We’ve been having a leap-frog spring, one in which the
temperatures have hopped over the normal highs in the 60s and 70s right to the
80s. That might seem like a good thing for a gardener, but really it’s not,
because it just makes me feel like I’m a month behind, when according to the
calendar, I’m really a little ahead of
schedule. Normally, I gauge my planting
of tender annuals and heat-lovers like tomatoes and peppers by a last-frost
date around Mothers’ Day. This year,
Mothers’ Day is on the early side, but our highs from two weeks ago (60s) are
suddenly our lows. Cool season plants,
like Swiss chard and snow peas, are fainting like Victorian ladies at a
Chippendales’ show. My tomato and
pepper seedlings are not ready for this kind of intensity; they look like beach
bunnies who forgot their sunscreen.
Homeless seedlings |
I’m trying to get my seedlings into the ground, but starts
need a week of gradual acclimatization in the real outdoor sun, adding an hour
or two per day.

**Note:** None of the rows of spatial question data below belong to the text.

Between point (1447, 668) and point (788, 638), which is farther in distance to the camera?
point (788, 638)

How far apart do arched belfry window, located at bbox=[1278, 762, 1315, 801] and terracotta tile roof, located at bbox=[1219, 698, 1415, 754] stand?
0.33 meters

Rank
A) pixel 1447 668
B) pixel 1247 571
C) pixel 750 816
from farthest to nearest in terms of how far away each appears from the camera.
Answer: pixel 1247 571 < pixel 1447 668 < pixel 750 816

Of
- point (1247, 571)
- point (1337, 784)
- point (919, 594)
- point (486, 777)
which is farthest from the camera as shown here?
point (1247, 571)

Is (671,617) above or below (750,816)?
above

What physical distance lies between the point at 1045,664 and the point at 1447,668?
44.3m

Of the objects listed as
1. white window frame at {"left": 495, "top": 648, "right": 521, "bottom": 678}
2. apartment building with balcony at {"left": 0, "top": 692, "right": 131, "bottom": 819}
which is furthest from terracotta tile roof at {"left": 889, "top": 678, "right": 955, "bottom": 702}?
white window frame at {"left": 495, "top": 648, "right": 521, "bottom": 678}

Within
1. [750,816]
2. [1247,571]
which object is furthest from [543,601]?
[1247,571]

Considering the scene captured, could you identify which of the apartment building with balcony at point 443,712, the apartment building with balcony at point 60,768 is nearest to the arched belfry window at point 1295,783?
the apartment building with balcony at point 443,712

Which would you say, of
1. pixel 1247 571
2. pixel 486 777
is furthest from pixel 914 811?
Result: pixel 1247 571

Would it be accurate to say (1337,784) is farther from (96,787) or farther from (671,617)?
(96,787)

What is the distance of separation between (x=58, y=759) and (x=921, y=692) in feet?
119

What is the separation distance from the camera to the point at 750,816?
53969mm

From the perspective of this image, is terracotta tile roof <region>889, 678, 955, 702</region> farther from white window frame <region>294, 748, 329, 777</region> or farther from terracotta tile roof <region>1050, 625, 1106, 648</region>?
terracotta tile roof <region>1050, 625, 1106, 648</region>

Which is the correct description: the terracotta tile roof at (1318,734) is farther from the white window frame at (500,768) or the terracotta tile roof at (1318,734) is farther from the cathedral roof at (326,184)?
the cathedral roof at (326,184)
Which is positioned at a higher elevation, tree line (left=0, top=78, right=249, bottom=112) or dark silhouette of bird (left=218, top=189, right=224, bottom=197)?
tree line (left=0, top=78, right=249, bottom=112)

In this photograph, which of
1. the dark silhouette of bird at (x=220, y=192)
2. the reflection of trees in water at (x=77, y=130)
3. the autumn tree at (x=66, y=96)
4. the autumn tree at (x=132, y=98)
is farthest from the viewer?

That’s why some of these
are looking a little beat up. A week of
travel to California left them neglected, and I lost a few. The real challenge is that I started
cucumbers and squash at the same time and neglected to mark them
carefully. I’m assuming that the
cucumbers were the most sensitive and succumbed, but I can’t tell, at this
time, which ones survived. I bought more
cucumbers, so come harvest time, I may be surprised to have more cucumbers that
I planned on.
I added potatoes to my garden this year, but no sprouts are
showing yet. This is making me very
nervous, but I’m resisting the temptation to excavate to see what’s
happening.
Potatoes should appear here^ |
While cleaning out the raised bed, I found a couple of
over-wintered onions and, gift from some passing bird, a volunteer
strawberry.
The way that nature
perpetuates itself always makes me smile. We have a clump of strawberries right below
the spot under the eaves where birds nest every year. The only explanation I can think of is that
the birds were eating the strawberries that were planted on the other side of
the yard and “deposited” the seeds below their nest.